Is Canada complicit?

Canadian Palestinian Muhannad Ayyash is a professor of sociology at Mount Royal University who studies violence and colonialism. He says what’s happening in Gaza is “a deliberate genocidal operation” and that Canada is complicit by having not called for a ceasefire.

“So it is partaking in the U.S. effort to not de-escalate the situation and give the Israelis a blank diplomatic cover so that they can carry out this operation without much international pressure. So [Ottawa is] part of the U.S. protective umbrella for the Israeli state to carry out the genocide.”

The Liberal government has said Israel has the right to defend itself, though Prime Minister Justin Trudeau has pushed for temporary pauses in fighting and called on the Israeli government to “exercise maximum restraint.”

The U.S. and Canada have long stood by Israel, or at a minimum refused to condemn its actions. In October, the UN General Assembly passed a motion calling for an “immediate and sustained ‘humanitarian truce'” in the fighting.
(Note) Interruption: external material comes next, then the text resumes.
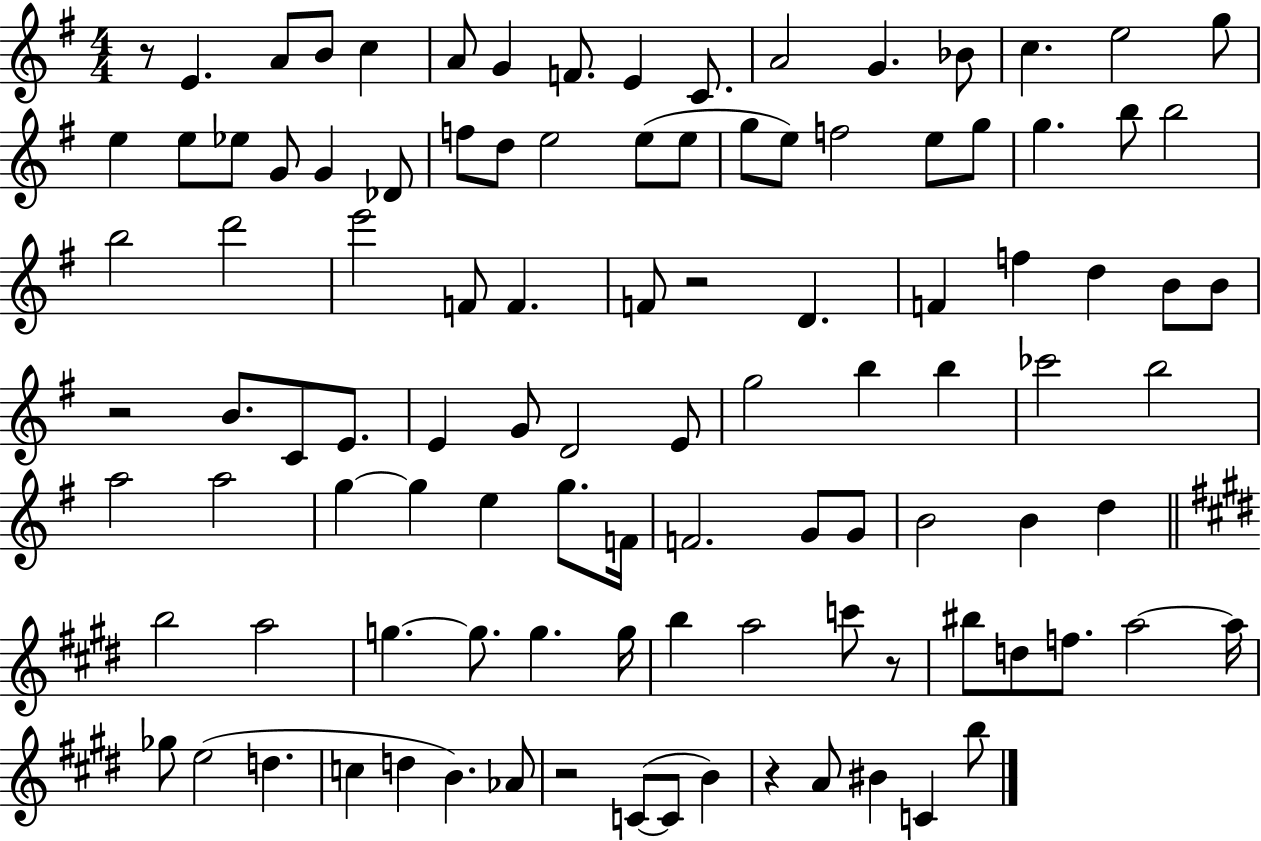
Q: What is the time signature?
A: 4/4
The U.S. voted against the motion; Canada abstained.

On Thursday, an Ottawa law firm representing Canadians with families in Gaza served the government with “notice of intention to prosecute” Canadian officials who have been complicit in or “aided and abetted in war crimes, crimes against humanity, or genocide.”
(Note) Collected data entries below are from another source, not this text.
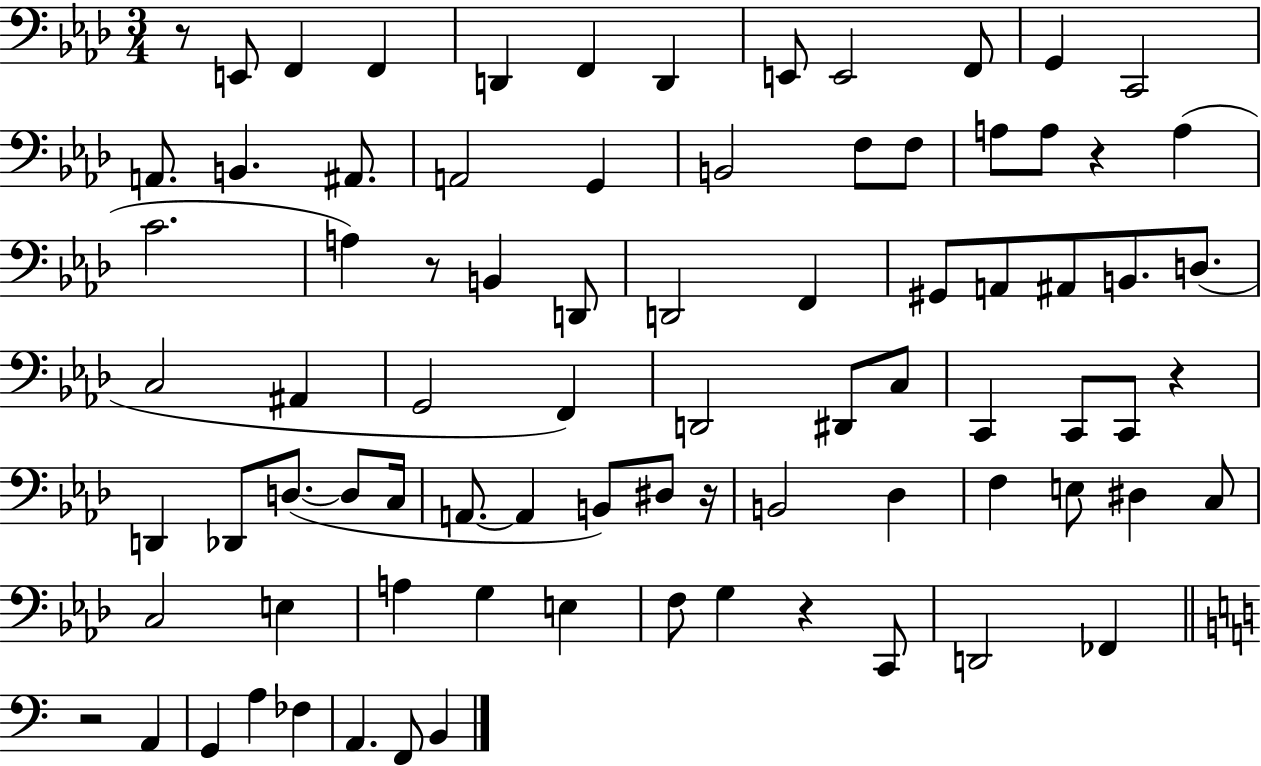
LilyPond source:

{
  \clef bass
  \numericTimeSignature
  \time 3/4
  \key aes \major
  r8 e,8 f,4 f,4 | d,4 f,4 d,4 | e,8 e,2 f,8 | g,4 c,2 | \break a,8. b,4. ais,8. | a,2 g,4 | b,2 f8 f8 | a8 a8 r4 a4( | \break c'2. | a4) r8 b,4 d,8 | d,2 f,4 | gis,8 a,8 ais,8 b,8. d8.( | \break c2 ais,4 | g,2 f,4) | d,2 dis,8 c8 | c,4 c,8 c,8 r4 | \break d,4 des,8 d8.~(~ d8 c16 | a,8.~~ a,4 b,8) dis8 r16 | b,2 des4 | f4 e8 dis4 c8 | \break c2 e4 | a4 g4 e4 | f8 g4 r4 c,8 | d,2 fes,4 | \break \bar "||" \break \key a \minor r2 a,4 | g,4 a4 fes4 | a,4. f,8 b,4 | \bar "|."
}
The firm “thought it necessary … given the seriousness of Israel’s crimes in Gaza which include the killing of our clients’ family members,” said Yavar Hameed, the lawyer behind the notice.

‘A number of costs’

But there are those who view the accusations of genocide as not only inaccurate, but potentially harmful.

Dov Waxman, chair of Israel studies at UCLA, says that while the death toll in Gaza is “unacceptably high,” he does not believe the Israeli military is deliberately targeting civilians. He says he believes there is a risk of “genocidal action,” but that using the term at this point risks creating a “boy who cried wolf” situation.
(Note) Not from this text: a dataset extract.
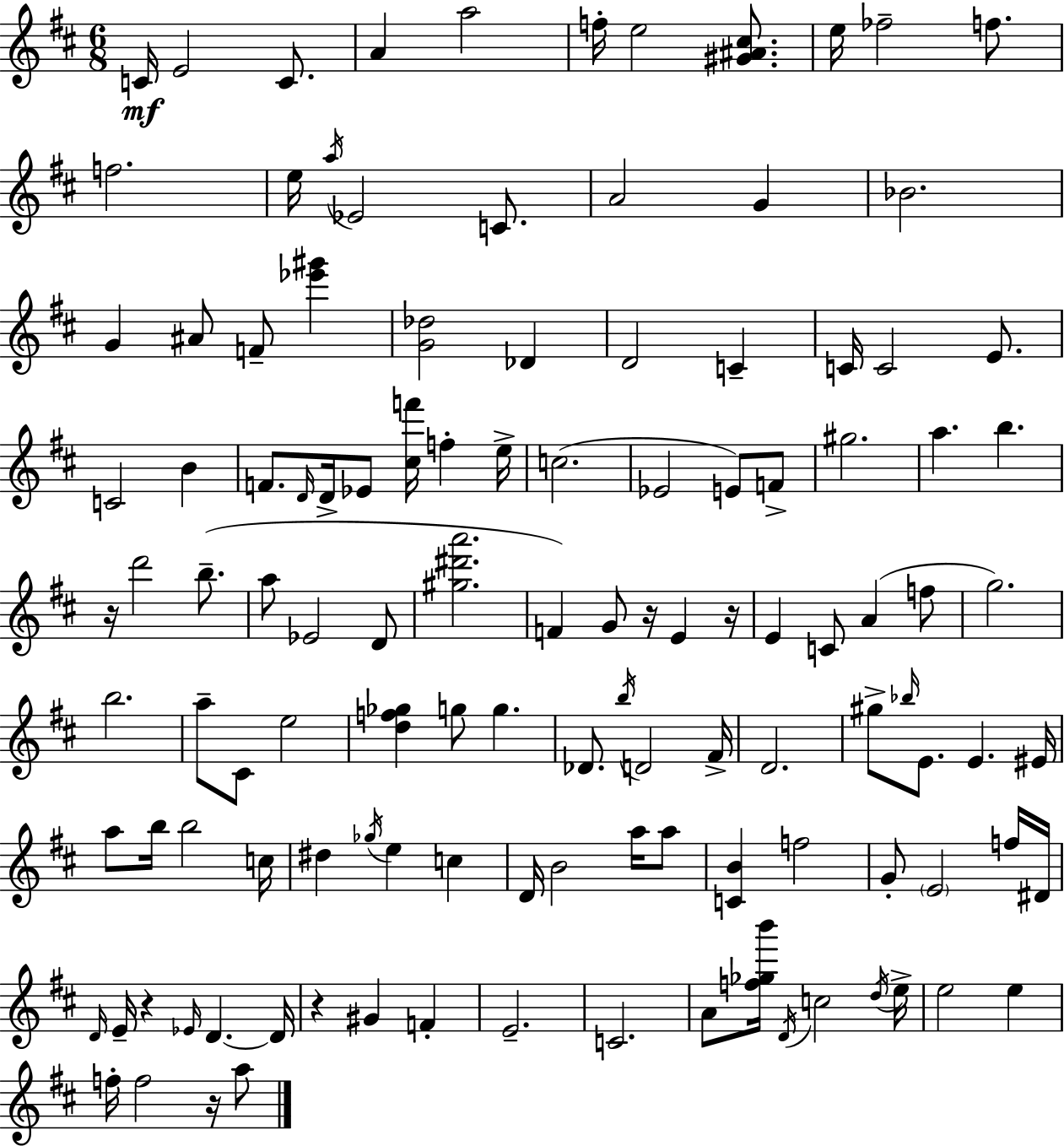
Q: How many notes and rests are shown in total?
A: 121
“In order to make those warnings credible we need to not then characterize the existing situation as yet.”

Accusing Israel of genocide also contributes to a narrative that portrays the country as “exceptionally evil,” said Waxman.

“It’s particularly weighty and significant to accuse Jews of perpetrating genocide as themselves having been the victims of genocide.”

‘Clearly not a genocide’

The Israeli government refutes allegations of war crimes by claiming the country is acting in self defence. Several times, Netanyahu has likened Israel’s fight against Hamas to the Allies’ fight against the Nazis in the Second World War.

The CEO of the Jewish advocacy group B’nai Brith Canada, which also lobbies on issues relevant to Israel, says using “genocide” to describe the current situation in Gaza is “factually inaccurate and it is absolutely wrong.”

“Every country, when faced with the horrors and the savagery of what Hamas perpetrated, would act to wipe out that threat to ensure that its civilians are safe from that threat in the future,” said Michael Mostyn. “That is what Israel is doing. That is clearly not a genocide.”

Since 2007, Israel has maintained a blockade of Gaza, virtually cutting off the territory from the outside world. According to the UN and many human rights groups, Gaza is an occupied territory. This, along with the scale of casualties, delegitimizes Israel’s claim of self-defence according to some critics including Patel, at Law for Palestine.

“Even if this was their defence … It’s the dis-proportionality of the attacks, the absolute lack of distinction between civilians and civilian objects,” said Patel.